Our current legal methodology is to delineate somewhat around immutable characteristics, and if that’s the place where we’re going to draw the line, then there’s more than enough evidence to shift homosexuality from the non-immutable side of the line to the immutable side of the line. Is there perfect evidence? No, but you’re never going to get that in the real world anyway. But if we’re going to err, I’d rather err on the side of expanding individual rights rather than on the side of discrimination, particularly in a case such as SSM, where providing the right will not really harm anybody.
Note: I understand that you were trying to clarify his argument, so this response is more for him than for you.
Yes, it does. But the reverse is crazy, too: California pemits referendums sponsored by citizens. If the California AG refuses to defend a suit against the validity of a citizen-sponsored referendum, it appears he may doom it to the chopping block.
Not allowing some standing to someone in cases like that means that the state has its own mehtod of vetoing referendums, which certainly runs contrary to the whole idea behind a referendum.
ANd here’s what I can’t wrap my head around: how can they have standing at trial, but not on appeal? The order refers again to Arizonans for Official English Committee (AOE) v. Arizona, but that case involved the state being party to the initial proceeding and then deciding not to appeal. Here, the state was never party to the suit to begin with.
Well the Attorney-General of California is subject to being recalled by the electorate, impeached & removed from office by the Legislature, or simply losing a re-election bid. Ditto for the Governor. Now impeachment is a politcal impossiblity in this case, there’s not enough time left in either of their terms for a recall, and neither is running for re-election (though Brown is running for the Governorship).

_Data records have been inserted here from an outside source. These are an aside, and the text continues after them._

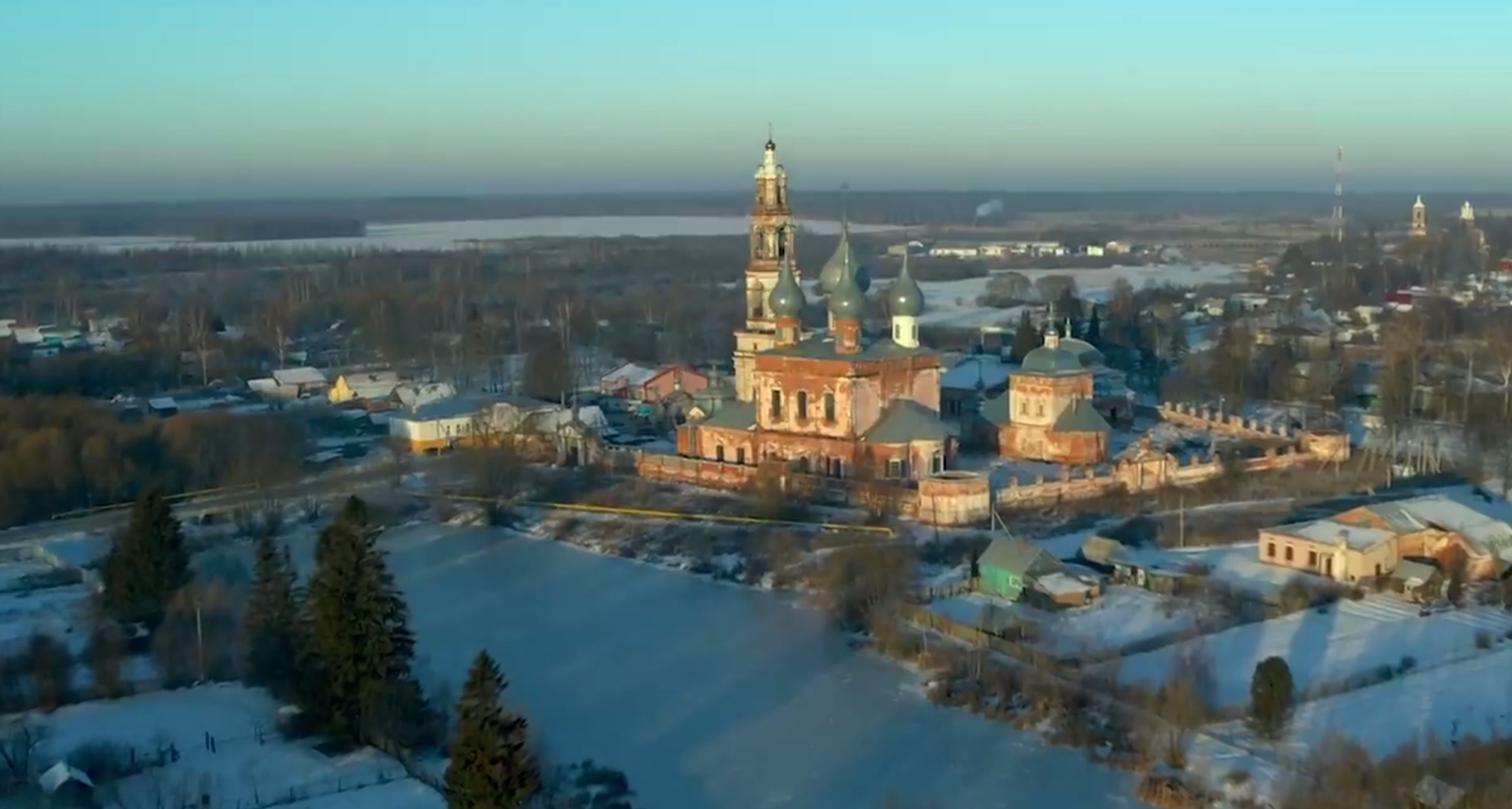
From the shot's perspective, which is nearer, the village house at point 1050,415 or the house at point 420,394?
the village house at point 1050,415

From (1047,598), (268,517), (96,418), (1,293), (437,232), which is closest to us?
(1047,598)

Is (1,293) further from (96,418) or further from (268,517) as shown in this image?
(268,517)

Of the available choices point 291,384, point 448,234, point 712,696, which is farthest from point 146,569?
point 448,234

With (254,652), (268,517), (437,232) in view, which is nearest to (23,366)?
(268,517)

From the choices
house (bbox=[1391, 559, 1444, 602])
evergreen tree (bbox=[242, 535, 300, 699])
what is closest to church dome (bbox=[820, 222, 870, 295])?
house (bbox=[1391, 559, 1444, 602])

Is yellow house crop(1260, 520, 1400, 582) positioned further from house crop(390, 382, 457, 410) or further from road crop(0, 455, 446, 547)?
house crop(390, 382, 457, 410)

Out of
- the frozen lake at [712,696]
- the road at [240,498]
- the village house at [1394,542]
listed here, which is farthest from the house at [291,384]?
the village house at [1394,542]

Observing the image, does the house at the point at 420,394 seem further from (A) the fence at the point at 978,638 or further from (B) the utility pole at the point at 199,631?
(A) the fence at the point at 978,638
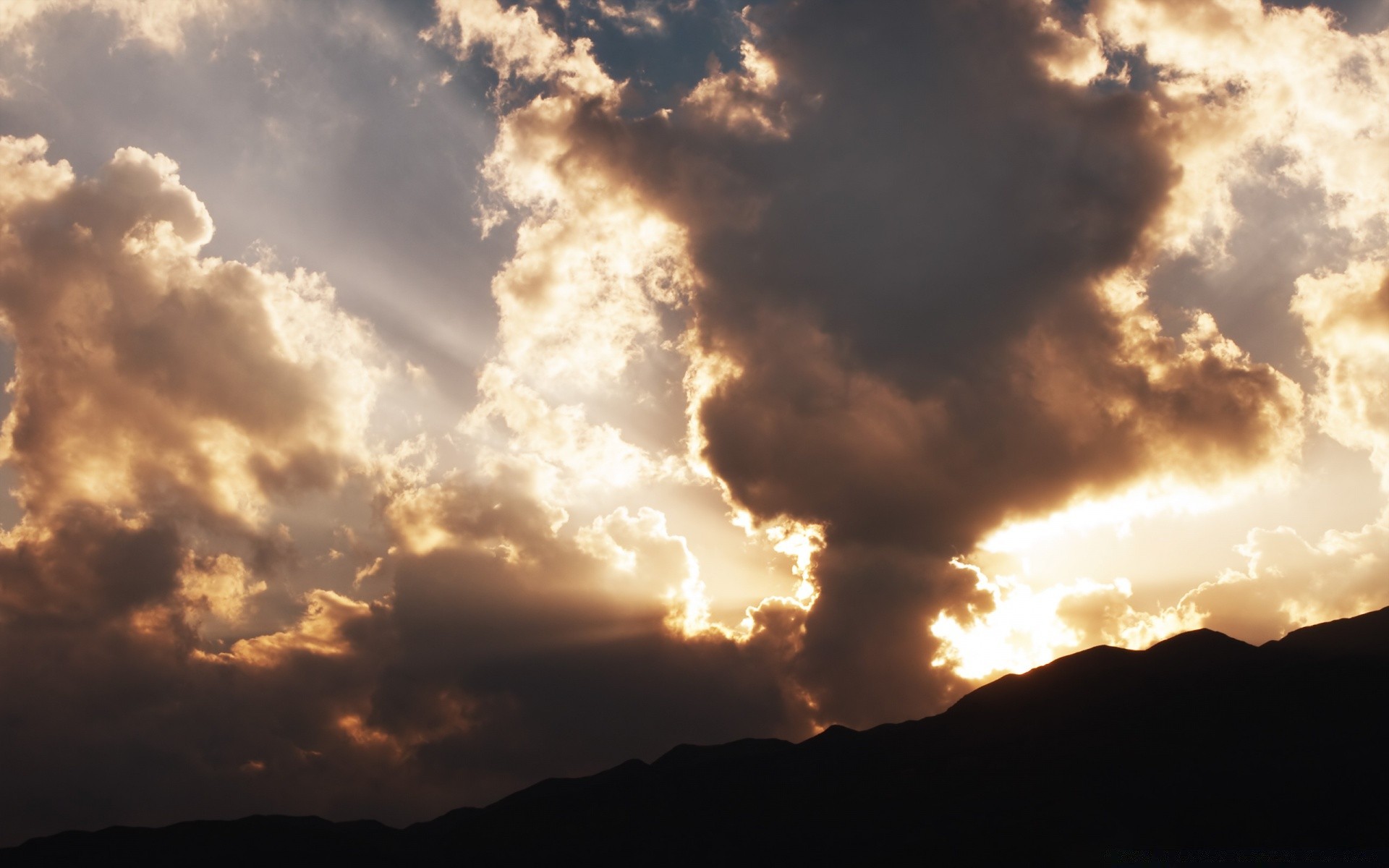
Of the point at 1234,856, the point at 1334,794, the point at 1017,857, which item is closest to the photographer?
the point at 1234,856

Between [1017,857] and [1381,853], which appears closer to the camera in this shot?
[1381,853]

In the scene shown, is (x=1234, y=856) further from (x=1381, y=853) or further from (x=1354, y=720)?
(x=1354, y=720)

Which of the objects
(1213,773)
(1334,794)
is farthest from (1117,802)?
(1334,794)

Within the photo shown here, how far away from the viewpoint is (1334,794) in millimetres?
176000

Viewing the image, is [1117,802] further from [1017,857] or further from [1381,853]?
[1381,853]

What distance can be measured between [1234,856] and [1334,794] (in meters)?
60.0

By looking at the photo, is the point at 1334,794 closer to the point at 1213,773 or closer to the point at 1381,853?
the point at 1213,773

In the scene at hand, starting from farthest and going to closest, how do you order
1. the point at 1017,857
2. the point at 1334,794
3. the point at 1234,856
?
the point at 1017,857 < the point at 1334,794 < the point at 1234,856

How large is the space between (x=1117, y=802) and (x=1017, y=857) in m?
26.0

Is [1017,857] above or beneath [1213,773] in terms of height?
beneath

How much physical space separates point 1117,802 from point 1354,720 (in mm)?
51088

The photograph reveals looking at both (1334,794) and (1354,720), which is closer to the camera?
(1334,794)

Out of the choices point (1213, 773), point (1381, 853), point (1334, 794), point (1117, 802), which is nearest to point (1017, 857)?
point (1117, 802)

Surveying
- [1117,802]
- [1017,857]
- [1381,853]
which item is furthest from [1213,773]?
[1381,853]
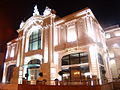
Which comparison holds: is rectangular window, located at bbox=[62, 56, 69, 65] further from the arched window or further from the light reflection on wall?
the arched window

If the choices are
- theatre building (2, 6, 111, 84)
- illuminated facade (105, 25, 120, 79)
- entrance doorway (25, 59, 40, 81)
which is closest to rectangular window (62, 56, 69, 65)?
theatre building (2, 6, 111, 84)

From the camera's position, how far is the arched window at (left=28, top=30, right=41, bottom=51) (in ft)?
71.9

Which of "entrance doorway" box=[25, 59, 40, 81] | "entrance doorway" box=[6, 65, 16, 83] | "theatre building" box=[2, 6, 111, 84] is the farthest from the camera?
"entrance doorway" box=[6, 65, 16, 83]

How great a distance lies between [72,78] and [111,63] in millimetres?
9640

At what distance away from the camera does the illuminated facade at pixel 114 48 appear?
21.0 metres

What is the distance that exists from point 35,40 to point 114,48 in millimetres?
14833

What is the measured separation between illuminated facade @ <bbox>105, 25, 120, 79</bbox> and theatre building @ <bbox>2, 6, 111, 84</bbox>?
213 centimetres

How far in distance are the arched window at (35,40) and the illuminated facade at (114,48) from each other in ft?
43.7

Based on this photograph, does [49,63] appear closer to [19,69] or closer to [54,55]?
[54,55]

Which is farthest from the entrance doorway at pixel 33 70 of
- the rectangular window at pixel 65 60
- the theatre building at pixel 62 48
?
the rectangular window at pixel 65 60

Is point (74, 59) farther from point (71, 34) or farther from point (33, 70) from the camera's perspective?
point (33, 70)

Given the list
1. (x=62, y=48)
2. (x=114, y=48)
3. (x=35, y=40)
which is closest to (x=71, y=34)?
(x=62, y=48)

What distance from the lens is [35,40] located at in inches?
893

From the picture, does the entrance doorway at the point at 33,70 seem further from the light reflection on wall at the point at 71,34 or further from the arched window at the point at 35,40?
the light reflection on wall at the point at 71,34
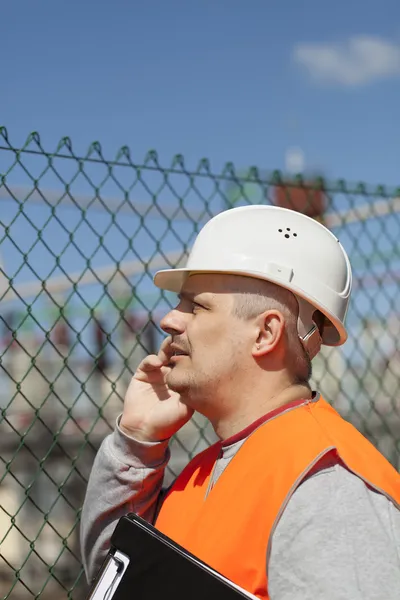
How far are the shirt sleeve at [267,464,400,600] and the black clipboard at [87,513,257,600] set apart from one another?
113 millimetres

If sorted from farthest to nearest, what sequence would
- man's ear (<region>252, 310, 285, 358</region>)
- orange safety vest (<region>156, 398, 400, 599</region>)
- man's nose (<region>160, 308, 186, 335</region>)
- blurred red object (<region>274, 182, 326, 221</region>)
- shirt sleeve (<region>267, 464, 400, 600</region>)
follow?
blurred red object (<region>274, 182, 326, 221</region>) < man's nose (<region>160, 308, 186, 335</region>) < man's ear (<region>252, 310, 285, 358</region>) < orange safety vest (<region>156, 398, 400, 599</region>) < shirt sleeve (<region>267, 464, 400, 600</region>)

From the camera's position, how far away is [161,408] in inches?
108

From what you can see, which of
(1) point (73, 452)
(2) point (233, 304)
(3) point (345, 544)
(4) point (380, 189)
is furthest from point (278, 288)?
(1) point (73, 452)

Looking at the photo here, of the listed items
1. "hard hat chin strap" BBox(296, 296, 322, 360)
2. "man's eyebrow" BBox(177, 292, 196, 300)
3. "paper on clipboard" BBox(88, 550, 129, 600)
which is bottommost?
"paper on clipboard" BBox(88, 550, 129, 600)

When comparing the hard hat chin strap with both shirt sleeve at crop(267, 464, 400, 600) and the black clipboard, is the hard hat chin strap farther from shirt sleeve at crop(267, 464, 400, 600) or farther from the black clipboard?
the black clipboard

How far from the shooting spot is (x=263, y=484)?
84.7 inches

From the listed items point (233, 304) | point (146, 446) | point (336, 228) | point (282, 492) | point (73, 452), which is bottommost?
point (73, 452)

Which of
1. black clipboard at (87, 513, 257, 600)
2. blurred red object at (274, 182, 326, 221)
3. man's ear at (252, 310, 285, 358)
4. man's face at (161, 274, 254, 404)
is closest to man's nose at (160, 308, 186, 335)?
man's face at (161, 274, 254, 404)

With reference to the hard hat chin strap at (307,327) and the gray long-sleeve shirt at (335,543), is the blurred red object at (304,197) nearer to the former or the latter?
the hard hat chin strap at (307,327)

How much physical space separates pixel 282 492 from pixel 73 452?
19.5 feet

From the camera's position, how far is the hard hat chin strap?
8.25ft

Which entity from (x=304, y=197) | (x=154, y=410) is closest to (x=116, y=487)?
(x=154, y=410)

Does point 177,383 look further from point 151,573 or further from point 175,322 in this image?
point 151,573

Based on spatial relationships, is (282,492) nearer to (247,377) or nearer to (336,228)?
(247,377)
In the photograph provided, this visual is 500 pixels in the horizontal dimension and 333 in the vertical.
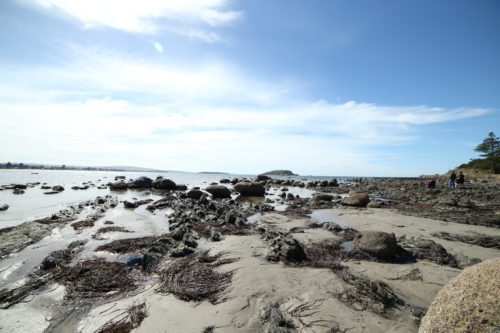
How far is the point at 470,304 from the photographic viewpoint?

California’s constitution may be crazy & fucked up (highly fucked up), but does provide the Legislature and the electorate with methods of removing gov’t officials who fail to do their duty. This is no crazier than allowing out-of-state interest groups and a slim majority of voters to strip basic human rights from a minority with ease.
In general it does, but in this particular case it does not. Even if 90% of California voters wished to take some action to require the state to act, there is literally nothing they could do.
The state is party to the original suit. They’re the defendant, or at least the Governor and Attorney General are in their official capacities. They didn’t actively try to defend the law, but they were still parties to the suit. The difference in this case is that, in the other case, AOE wasn’t a party to the original suit and just sought to intervene when the state announced it wasn’t going to appeal, while in this, California Families has been involved in the case since the beginning.
Reread the Brigham Young Law Review article. It talks about how the circuits are divided in terms of intervenors and standing, between those circuits that say, “Potential intervenors must have Article III standing to intervene in the case” and those circuits that say,“Potential intervenors don’t need Article III standing to participate in the case”; having lower standards for intervenors, and the 9th Circuit is the second type of circuit. But in the circuits where intervenors don’t need Article III standing to intervene, someone trying to appeal still needs article III standing.
Remember, too, that this was a permissive intervention and not an intervention of right. The district court judge could have refused the motion.